====== Text segment
Unshakeable by Tony Robbins is a book that teaches us about investing in the market. The author has interviewed one of the best investors in the world such as Warren Buffet, Ray Dalio, Jack Bogle, Carl Icahn, and many others to learn what it takes to succeed in the market.
Book Title: Unshakeable: Your Financial Freedom Playbook
Author: Tony Robbins & Peter Mallouk
Date of Reading: March 2017
Table of Contents
What Is Being Said In Detail:
Unshakeable is divided into three sections and they have nine chapters in total:
- Section 1 – Wealth: The Rule Book
- Chapter 1: UNSHAKEABLE Power and Peace of Mind in a World of Uncertainty
- Chapter 2: WINTER IS COMING . . . BUT WHEN? These Seven Facts Will Free You from the Fear of Corrections and Crashes
- Chapter 3: HIDDEN FEES AND HALF- TRUTHS How Wall Street Fools You into Overpaying for Underperformance
- Chapter 4: RESCUING OUR RETIREMENT PLANS What Your 401(k) Provider Doesn’t Want You to Know
- Chapter 5: WHO CAN YOU REALLY TRUST? Pulling Back the Curtain on the Tricks of the Trade
- Section 2 – The Unshakeable Playbook
- Chapter 6: THE CORE FOUR Four Principles That Can Help Guide Every Investment Decision You Make
- Chapter 7: SLAY THE BEAR How to Navigate Crashes and Corrections to Accelerate Your Financial Freedom
- Section 3 – The Psychology Of Wealth
- Chapter 8: SILENCING THE ENEMY WITHIN The Six Biggest Mistakes Investors Make and How to Avoid Them
- Chapter 9: REAL WEALTH Making the Most Important Decision of Your Life
Each of the sections covers a different skill set that you need to successfully invest in the market and get rich from it.
============
- Problems and tasks -
**A.** Can you return the Unshakeable summary word for word, between "Unshakeable by Tony" and "succeed in the market.", inclusive?
**B.** Can you carry the Unshakeable summary further, picking up right after its last sentence?
====== Data extract
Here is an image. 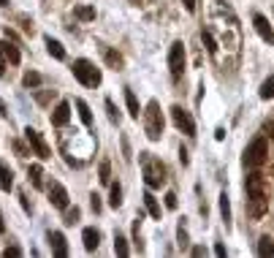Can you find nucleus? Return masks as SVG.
<instances>
[{"label": "nucleus", "mask_w": 274, "mask_h": 258, "mask_svg": "<svg viewBox=\"0 0 274 258\" xmlns=\"http://www.w3.org/2000/svg\"><path fill=\"white\" fill-rule=\"evenodd\" d=\"M14 150H16V155H22V158H25V155H30V150H27L22 141H14Z\"/></svg>", "instance_id": "obj_35"}, {"label": "nucleus", "mask_w": 274, "mask_h": 258, "mask_svg": "<svg viewBox=\"0 0 274 258\" xmlns=\"http://www.w3.org/2000/svg\"><path fill=\"white\" fill-rule=\"evenodd\" d=\"M258 255H274V242L269 239V236H261V242H258Z\"/></svg>", "instance_id": "obj_22"}, {"label": "nucleus", "mask_w": 274, "mask_h": 258, "mask_svg": "<svg viewBox=\"0 0 274 258\" xmlns=\"http://www.w3.org/2000/svg\"><path fill=\"white\" fill-rule=\"evenodd\" d=\"M144 204H147V212L155 217V220H160V201L152 196V190H147L144 193Z\"/></svg>", "instance_id": "obj_15"}, {"label": "nucleus", "mask_w": 274, "mask_h": 258, "mask_svg": "<svg viewBox=\"0 0 274 258\" xmlns=\"http://www.w3.org/2000/svg\"><path fill=\"white\" fill-rule=\"evenodd\" d=\"M125 103H128V112H130V117H136V120H139L141 106H139V98L133 95V90H125Z\"/></svg>", "instance_id": "obj_19"}, {"label": "nucleus", "mask_w": 274, "mask_h": 258, "mask_svg": "<svg viewBox=\"0 0 274 258\" xmlns=\"http://www.w3.org/2000/svg\"><path fill=\"white\" fill-rule=\"evenodd\" d=\"M144 114V131H147V136L158 141L160 136H163V114H160V103L158 101H149L147 103V109L141 112Z\"/></svg>", "instance_id": "obj_2"}, {"label": "nucleus", "mask_w": 274, "mask_h": 258, "mask_svg": "<svg viewBox=\"0 0 274 258\" xmlns=\"http://www.w3.org/2000/svg\"><path fill=\"white\" fill-rule=\"evenodd\" d=\"M244 185H247V193H261V190H263V177L258 174V171H252Z\"/></svg>", "instance_id": "obj_18"}, {"label": "nucleus", "mask_w": 274, "mask_h": 258, "mask_svg": "<svg viewBox=\"0 0 274 258\" xmlns=\"http://www.w3.org/2000/svg\"><path fill=\"white\" fill-rule=\"evenodd\" d=\"M109 204L111 207H122V188H120V182H114V185H111V193H109Z\"/></svg>", "instance_id": "obj_21"}, {"label": "nucleus", "mask_w": 274, "mask_h": 258, "mask_svg": "<svg viewBox=\"0 0 274 258\" xmlns=\"http://www.w3.org/2000/svg\"><path fill=\"white\" fill-rule=\"evenodd\" d=\"M3 255H6V258H8V255H11V258H19V255H22V247H16V245H8Z\"/></svg>", "instance_id": "obj_33"}, {"label": "nucleus", "mask_w": 274, "mask_h": 258, "mask_svg": "<svg viewBox=\"0 0 274 258\" xmlns=\"http://www.w3.org/2000/svg\"><path fill=\"white\" fill-rule=\"evenodd\" d=\"M76 109H79V117H82L84 125H92V112H90L87 103H84V101H76Z\"/></svg>", "instance_id": "obj_23"}, {"label": "nucleus", "mask_w": 274, "mask_h": 258, "mask_svg": "<svg viewBox=\"0 0 274 258\" xmlns=\"http://www.w3.org/2000/svg\"><path fill=\"white\" fill-rule=\"evenodd\" d=\"M0 188H3V190H11L14 188V171L8 169L6 163H0Z\"/></svg>", "instance_id": "obj_17"}, {"label": "nucleus", "mask_w": 274, "mask_h": 258, "mask_svg": "<svg viewBox=\"0 0 274 258\" xmlns=\"http://www.w3.org/2000/svg\"><path fill=\"white\" fill-rule=\"evenodd\" d=\"M30 182L35 185V188H44V171H41V166H30Z\"/></svg>", "instance_id": "obj_27"}, {"label": "nucleus", "mask_w": 274, "mask_h": 258, "mask_svg": "<svg viewBox=\"0 0 274 258\" xmlns=\"http://www.w3.org/2000/svg\"><path fill=\"white\" fill-rule=\"evenodd\" d=\"M179 160H182V166H187V152L179 150Z\"/></svg>", "instance_id": "obj_43"}, {"label": "nucleus", "mask_w": 274, "mask_h": 258, "mask_svg": "<svg viewBox=\"0 0 274 258\" xmlns=\"http://www.w3.org/2000/svg\"><path fill=\"white\" fill-rule=\"evenodd\" d=\"M8 6V0H0V8H6Z\"/></svg>", "instance_id": "obj_46"}, {"label": "nucleus", "mask_w": 274, "mask_h": 258, "mask_svg": "<svg viewBox=\"0 0 274 258\" xmlns=\"http://www.w3.org/2000/svg\"><path fill=\"white\" fill-rule=\"evenodd\" d=\"M266 158H269V144H266L263 136L252 139V144L244 150V163H247L250 169H261L263 163H266Z\"/></svg>", "instance_id": "obj_3"}, {"label": "nucleus", "mask_w": 274, "mask_h": 258, "mask_svg": "<svg viewBox=\"0 0 274 258\" xmlns=\"http://www.w3.org/2000/svg\"><path fill=\"white\" fill-rule=\"evenodd\" d=\"M106 63H109L114 71H117V68H122V57H120L114 49H109V52H106Z\"/></svg>", "instance_id": "obj_30"}, {"label": "nucleus", "mask_w": 274, "mask_h": 258, "mask_svg": "<svg viewBox=\"0 0 274 258\" xmlns=\"http://www.w3.org/2000/svg\"><path fill=\"white\" fill-rule=\"evenodd\" d=\"M182 6H185V8H187V11H190V14L195 11V0H182Z\"/></svg>", "instance_id": "obj_39"}, {"label": "nucleus", "mask_w": 274, "mask_h": 258, "mask_svg": "<svg viewBox=\"0 0 274 258\" xmlns=\"http://www.w3.org/2000/svg\"><path fill=\"white\" fill-rule=\"evenodd\" d=\"M114 253H117L120 258H125V255H128V239H125L122 234L114 236Z\"/></svg>", "instance_id": "obj_25"}, {"label": "nucleus", "mask_w": 274, "mask_h": 258, "mask_svg": "<svg viewBox=\"0 0 274 258\" xmlns=\"http://www.w3.org/2000/svg\"><path fill=\"white\" fill-rule=\"evenodd\" d=\"M76 220H79V209L73 207V209H68V215H65V223H68V226H73Z\"/></svg>", "instance_id": "obj_34"}, {"label": "nucleus", "mask_w": 274, "mask_h": 258, "mask_svg": "<svg viewBox=\"0 0 274 258\" xmlns=\"http://www.w3.org/2000/svg\"><path fill=\"white\" fill-rule=\"evenodd\" d=\"M68 120H71V103L60 101L57 109H54V114H52V125L54 128H63V125H68Z\"/></svg>", "instance_id": "obj_11"}, {"label": "nucleus", "mask_w": 274, "mask_h": 258, "mask_svg": "<svg viewBox=\"0 0 274 258\" xmlns=\"http://www.w3.org/2000/svg\"><path fill=\"white\" fill-rule=\"evenodd\" d=\"M106 112H109L111 122H120V112H117V106H114V101H111V98H106Z\"/></svg>", "instance_id": "obj_32"}, {"label": "nucleus", "mask_w": 274, "mask_h": 258, "mask_svg": "<svg viewBox=\"0 0 274 258\" xmlns=\"http://www.w3.org/2000/svg\"><path fill=\"white\" fill-rule=\"evenodd\" d=\"M261 98H263V101L274 98V76H269V79L261 84Z\"/></svg>", "instance_id": "obj_28"}, {"label": "nucleus", "mask_w": 274, "mask_h": 258, "mask_svg": "<svg viewBox=\"0 0 274 258\" xmlns=\"http://www.w3.org/2000/svg\"><path fill=\"white\" fill-rule=\"evenodd\" d=\"M25 139L30 141L33 152H35V155H38L41 160H49V158H52V150H49V144H46V141L41 139V133L35 131V128H30V125H27V128H25Z\"/></svg>", "instance_id": "obj_5"}, {"label": "nucleus", "mask_w": 274, "mask_h": 258, "mask_svg": "<svg viewBox=\"0 0 274 258\" xmlns=\"http://www.w3.org/2000/svg\"><path fill=\"white\" fill-rule=\"evenodd\" d=\"M0 76H6V54L0 49Z\"/></svg>", "instance_id": "obj_38"}, {"label": "nucleus", "mask_w": 274, "mask_h": 258, "mask_svg": "<svg viewBox=\"0 0 274 258\" xmlns=\"http://www.w3.org/2000/svg\"><path fill=\"white\" fill-rule=\"evenodd\" d=\"M46 52H49V54L54 57V60H63V57H65L63 44H60V41H54L52 35H46Z\"/></svg>", "instance_id": "obj_16"}, {"label": "nucleus", "mask_w": 274, "mask_h": 258, "mask_svg": "<svg viewBox=\"0 0 274 258\" xmlns=\"http://www.w3.org/2000/svg\"><path fill=\"white\" fill-rule=\"evenodd\" d=\"M0 231H6V223H3V217H0Z\"/></svg>", "instance_id": "obj_45"}, {"label": "nucleus", "mask_w": 274, "mask_h": 258, "mask_svg": "<svg viewBox=\"0 0 274 258\" xmlns=\"http://www.w3.org/2000/svg\"><path fill=\"white\" fill-rule=\"evenodd\" d=\"M22 84H25L27 90H30V87H38V84H41V73H35V71H27V73L22 76Z\"/></svg>", "instance_id": "obj_24"}, {"label": "nucleus", "mask_w": 274, "mask_h": 258, "mask_svg": "<svg viewBox=\"0 0 274 258\" xmlns=\"http://www.w3.org/2000/svg\"><path fill=\"white\" fill-rule=\"evenodd\" d=\"M266 133L274 139V120H269V122H266Z\"/></svg>", "instance_id": "obj_41"}, {"label": "nucleus", "mask_w": 274, "mask_h": 258, "mask_svg": "<svg viewBox=\"0 0 274 258\" xmlns=\"http://www.w3.org/2000/svg\"><path fill=\"white\" fill-rule=\"evenodd\" d=\"M168 68H171V76H182L185 71V44L174 41L171 49H168Z\"/></svg>", "instance_id": "obj_6"}, {"label": "nucleus", "mask_w": 274, "mask_h": 258, "mask_svg": "<svg viewBox=\"0 0 274 258\" xmlns=\"http://www.w3.org/2000/svg\"><path fill=\"white\" fill-rule=\"evenodd\" d=\"M201 41H204V46H206V52H209V54H214V52H217V41L212 38V33H209V30H201Z\"/></svg>", "instance_id": "obj_29"}, {"label": "nucleus", "mask_w": 274, "mask_h": 258, "mask_svg": "<svg viewBox=\"0 0 274 258\" xmlns=\"http://www.w3.org/2000/svg\"><path fill=\"white\" fill-rule=\"evenodd\" d=\"M49 201L57 209H68V190H65L57 179H52V182H49Z\"/></svg>", "instance_id": "obj_9"}, {"label": "nucleus", "mask_w": 274, "mask_h": 258, "mask_svg": "<svg viewBox=\"0 0 274 258\" xmlns=\"http://www.w3.org/2000/svg\"><path fill=\"white\" fill-rule=\"evenodd\" d=\"M247 204H250V215L252 217H263L266 215V209H269V198L266 193H247Z\"/></svg>", "instance_id": "obj_8"}, {"label": "nucleus", "mask_w": 274, "mask_h": 258, "mask_svg": "<svg viewBox=\"0 0 274 258\" xmlns=\"http://www.w3.org/2000/svg\"><path fill=\"white\" fill-rule=\"evenodd\" d=\"M214 139H217V141H223V139H225V131H223V128H217V131H214Z\"/></svg>", "instance_id": "obj_42"}, {"label": "nucleus", "mask_w": 274, "mask_h": 258, "mask_svg": "<svg viewBox=\"0 0 274 258\" xmlns=\"http://www.w3.org/2000/svg\"><path fill=\"white\" fill-rule=\"evenodd\" d=\"M73 16L82 19V22H90V19H95V8L92 6H76L73 8Z\"/></svg>", "instance_id": "obj_20"}, {"label": "nucleus", "mask_w": 274, "mask_h": 258, "mask_svg": "<svg viewBox=\"0 0 274 258\" xmlns=\"http://www.w3.org/2000/svg\"><path fill=\"white\" fill-rule=\"evenodd\" d=\"M0 49H3V54L8 57V63H19L22 60V54H19V49H16V44H11V41H0Z\"/></svg>", "instance_id": "obj_14"}, {"label": "nucleus", "mask_w": 274, "mask_h": 258, "mask_svg": "<svg viewBox=\"0 0 274 258\" xmlns=\"http://www.w3.org/2000/svg\"><path fill=\"white\" fill-rule=\"evenodd\" d=\"M98 179H101L103 185H109V182H111V163H109V160H103V163H101V169H98Z\"/></svg>", "instance_id": "obj_26"}, {"label": "nucleus", "mask_w": 274, "mask_h": 258, "mask_svg": "<svg viewBox=\"0 0 274 258\" xmlns=\"http://www.w3.org/2000/svg\"><path fill=\"white\" fill-rule=\"evenodd\" d=\"M0 114H3V117H8V112H6V103H3V98H0Z\"/></svg>", "instance_id": "obj_44"}, {"label": "nucleus", "mask_w": 274, "mask_h": 258, "mask_svg": "<svg viewBox=\"0 0 274 258\" xmlns=\"http://www.w3.org/2000/svg\"><path fill=\"white\" fill-rule=\"evenodd\" d=\"M92 212H101V196L92 193Z\"/></svg>", "instance_id": "obj_37"}, {"label": "nucleus", "mask_w": 274, "mask_h": 258, "mask_svg": "<svg viewBox=\"0 0 274 258\" xmlns=\"http://www.w3.org/2000/svg\"><path fill=\"white\" fill-rule=\"evenodd\" d=\"M82 239H84V250H95L98 242H101V234L95 231V228H84V234H82Z\"/></svg>", "instance_id": "obj_13"}, {"label": "nucleus", "mask_w": 274, "mask_h": 258, "mask_svg": "<svg viewBox=\"0 0 274 258\" xmlns=\"http://www.w3.org/2000/svg\"><path fill=\"white\" fill-rule=\"evenodd\" d=\"M220 212H223V217H225V223L231 220V204H228V196H220Z\"/></svg>", "instance_id": "obj_31"}, {"label": "nucleus", "mask_w": 274, "mask_h": 258, "mask_svg": "<svg viewBox=\"0 0 274 258\" xmlns=\"http://www.w3.org/2000/svg\"><path fill=\"white\" fill-rule=\"evenodd\" d=\"M171 120H174V125L182 131L185 136H195V122H193V117L182 106H171Z\"/></svg>", "instance_id": "obj_7"}, {"label": "nucleus", "mask_w": 274, "mask_h": 258, "mask_svg": "<svg viewBox=\"0 0 274 258\" xmlns=\"http://www.w3.org/2000/svg\"><path fill=\"white\" fill-rule=\"evenodd\" d=\"M252 25H255V30H258V35L266 41L269 46H274V27L269 25V19L263 16V14H255L252 16Z\"/></svg>", "instance_id": "obj_10"}, {"label": "nucleus", "mask_w": 274, "mask_h": 258, "mask_svg": "<svg viewBox=\"0 0 274 258\" xmlns=\"http://www.w3.org/2000/svg\"><path fill=\"white\" fill-rule=\"evenodd\" d=\"M49 242H52V253L57 255V258L68 255V245H65V236H63L60 231H52V234H49Z\"/></svg>", "instance_id": "obj_12"}, {"label": "nucleus", "mask_w": 274, "mask_h": 258, "mask_svg": "<svg viewBox=\"0 0 274 258\" xmlns=\"http://www.w3.org/2000/svg\"><path fill=\"white\" fill-rule=\"evenodd\" d=\"M166 207L168 209H177V196L174 193H166Z\"/></svg>", "instance_id": "obj_36"}, {"label": "nucleus", "mask_w": 274, "mask_h": 258, "mask_svg": "<svg viewBox=\"0 0 274 258\" xmlns=\"http://www.w3.org/2000/svg\"><path fill=\"white\" fill-rule=\"evenodd\" d=\"M214 253H217V255H220V258H223V255H225V253H228V250H225V245H214Z\"/></svg>", "instance_id": "obj_40"}, {"label": "nucleus", "mask_w": 274, "mask_h": 258, "mask_svg": "<svg viewBox=\"0 0 274 258\" xmlns=\"http://www.w3.org/2000/svg\"><path fill=\"white\" fill-rule=\"evenodd\" d=\"M141 171H144V182L149 188H160L166 182V169L163 163L155 158V155H149V152H144L141 155Z\"/></svg>", "instance_id": "obj_1"}, {"label": "nucleus", "mask_w": 274, "mask_h": 258, "mask_svg": "<svg viewBox=\"0 0 274 258\" xmlns=\"http://www.w3.org/2000/svg\"><path fill=\"white\" fill-rule=\"evenodd\" d=\"M73 76H76L84 87H98L101 84V71L90 60H76L73 63Z\"/></svg>", "instance_id": "obj_4"}]
</instances>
============
- Responses to the exercise -
**A.**
Unshakeable by Tony Robbins is a book that teaches us about investing in the market. The author has interviewed one of the best investors in the world such as Warren Buffet, Ray Dalio, Jack Bogle, Carl Icahn, and many others to learn what it takes to succeed in the market.

**B.**
UNSHAKEABLE Power and Peace of Mind in a World of Uncertainty.
This chapter is about becoming unshakeable no matter what’s happening around you. That’s how the bigger investors stayed level-headed even though they were dealing with billions of dollars during market meltdowns.
WINTER IS COMING . . . BUT WHEN? These Seven Facts Will Free You from the Fear of Corrections and Crashes.
This chapter is about attaining freedom through the compounding effect and you need to be aware of seven facts that happen over and over in the market:
- Corrections happen, on average, once a year ever since the 1900s
- Less than 20% of corrections become bear markets
- Nobody can constantly predict if the market will rise or fall
- The market rises in the long term, despite short-term setbacks
- Historically, bear markets happened on average every 3-5 years
- Bear markets always turn to bull markets
- The biggest danger is being out of the market
HIDDEN FEES AND HALF- TRUTHS How Wall Street Fools You into Overpaying for Underperformance.
This chapter is about insane fees people pay to brokers and Wall Street even though their performance is poor or even negative (and almost never as good as the market/index return).
RESCUING OUR RETIREMENT PLANS What Your 401(k) Provider Doesn’t Want You to Know.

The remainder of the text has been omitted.